• To do: A word-for-word copy of the entries, with images excluded, is the expected answer.

[Start of section]

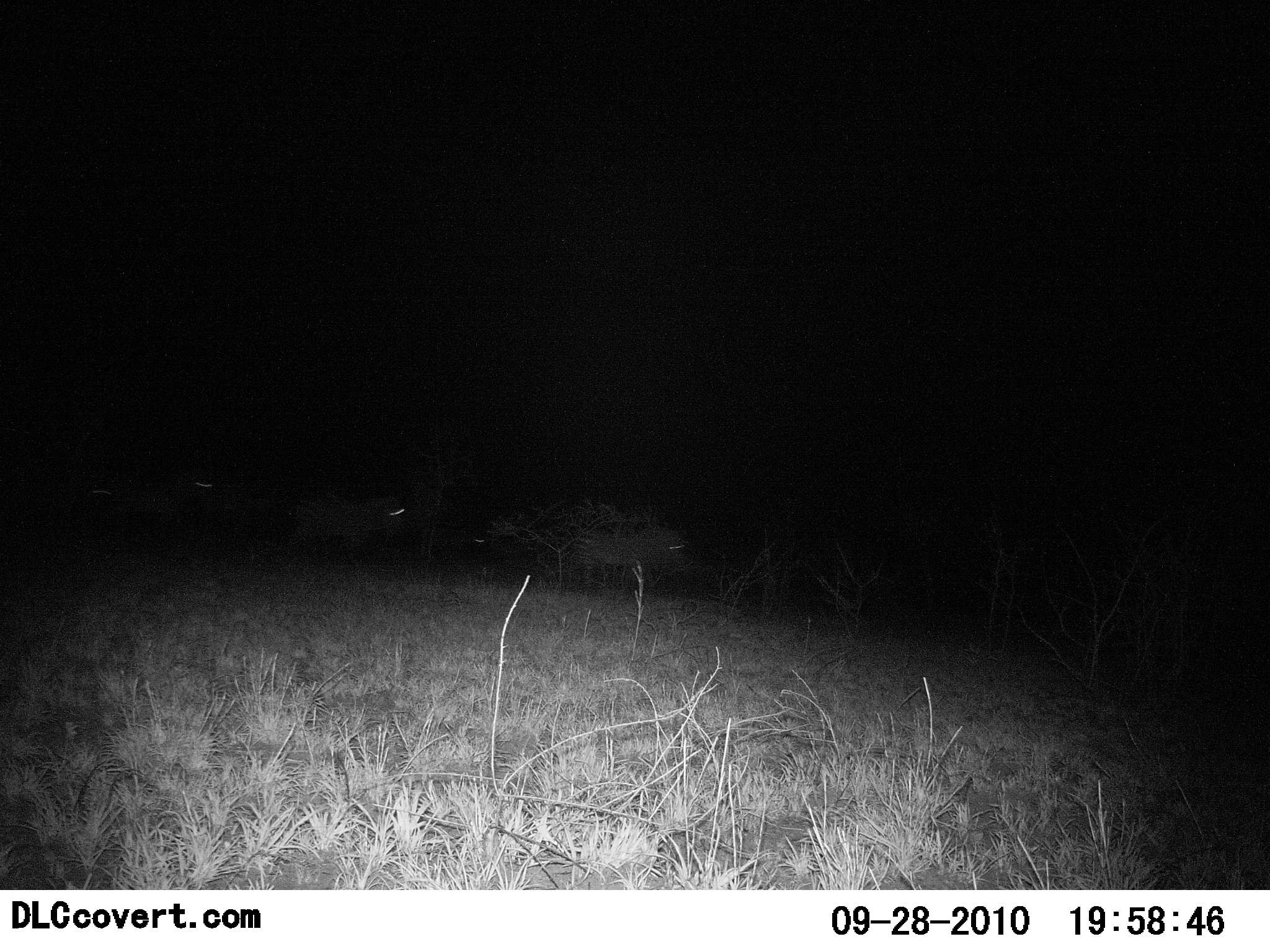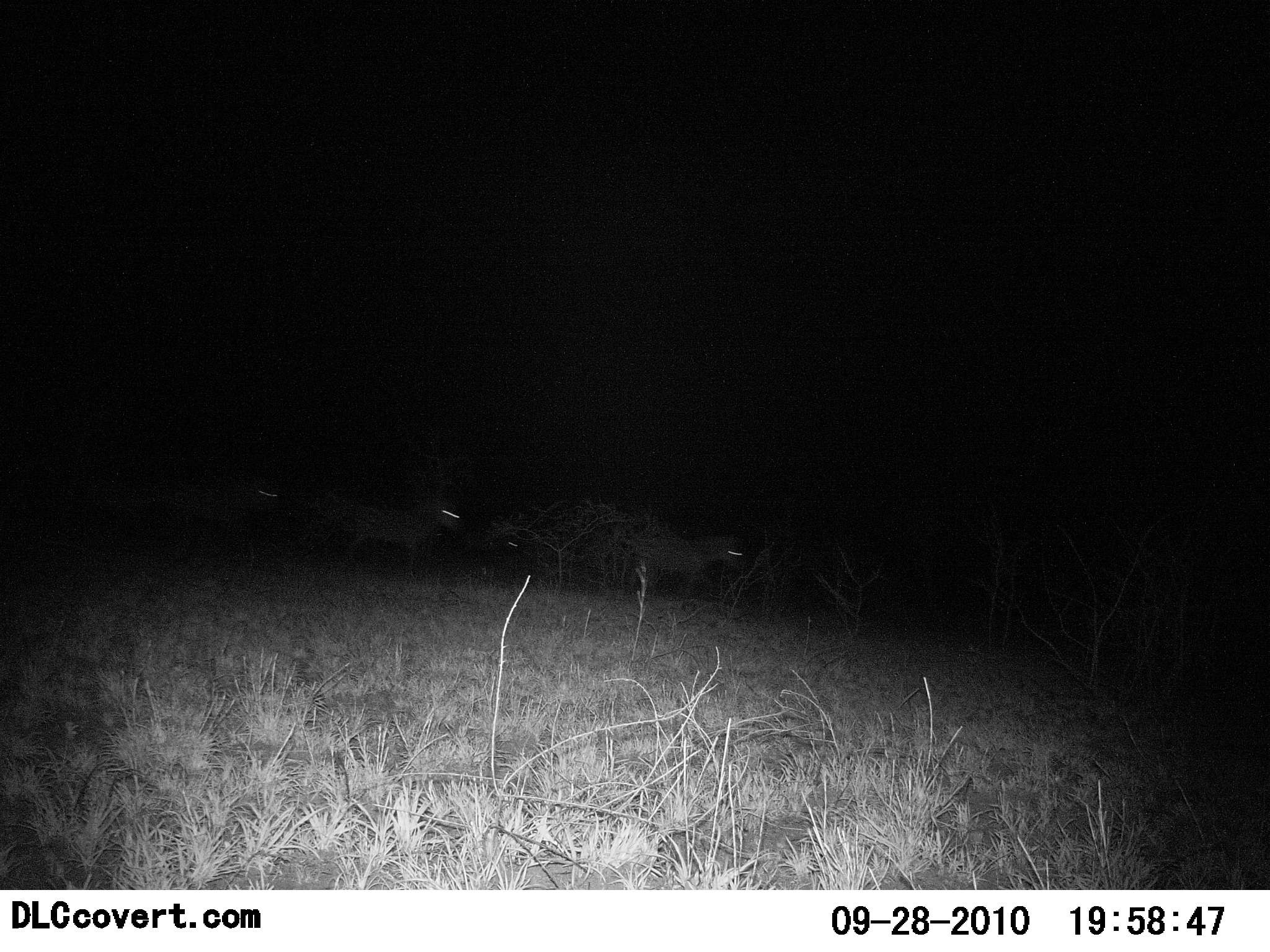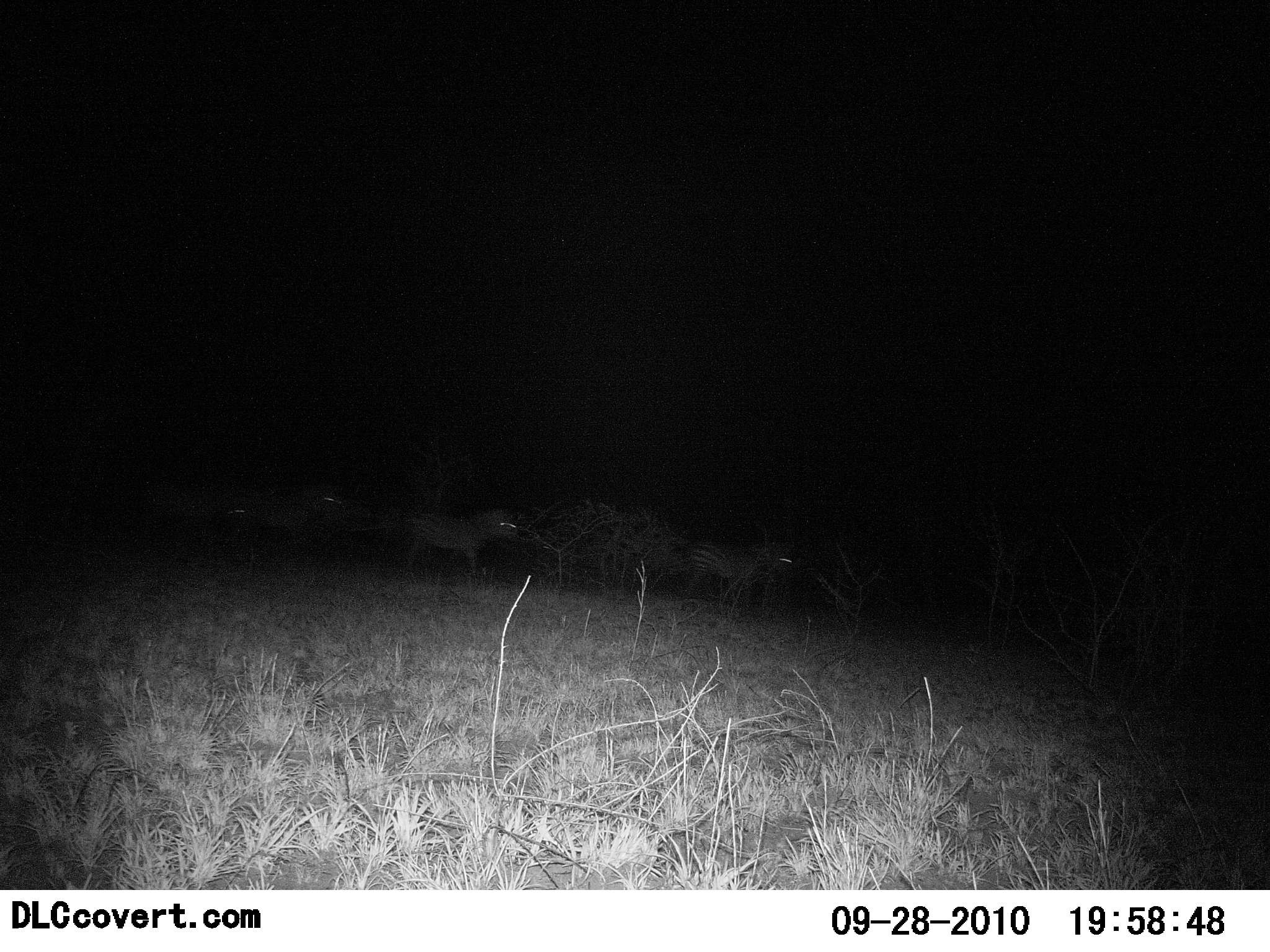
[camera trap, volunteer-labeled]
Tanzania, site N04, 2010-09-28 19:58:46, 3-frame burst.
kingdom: Animalia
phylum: Chordata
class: Mammalia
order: Perissodactyla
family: Equidae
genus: Equus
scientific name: Equus quagga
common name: plains zebra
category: zebra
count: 4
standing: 8%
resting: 0%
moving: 100%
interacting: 0%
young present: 0%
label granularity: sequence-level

[End of section]

• Answer space:
[camera trap, volunteer-labeled]
Tanzania, site N04, 2010-09-28 19:58:46, 3-frame burst.
kingdom: Animalia
phylum: Chordata
class: Mammalia
order: Perissodactyla
family: Equidae
genus: Equus
scientific name: Equus quagga
common name: plains zebra
category: zebra
count: 4
standing: 8%
resting: 0%
moving: 100%
interacting: 0%
young present: 0%
label granularity: sequence-level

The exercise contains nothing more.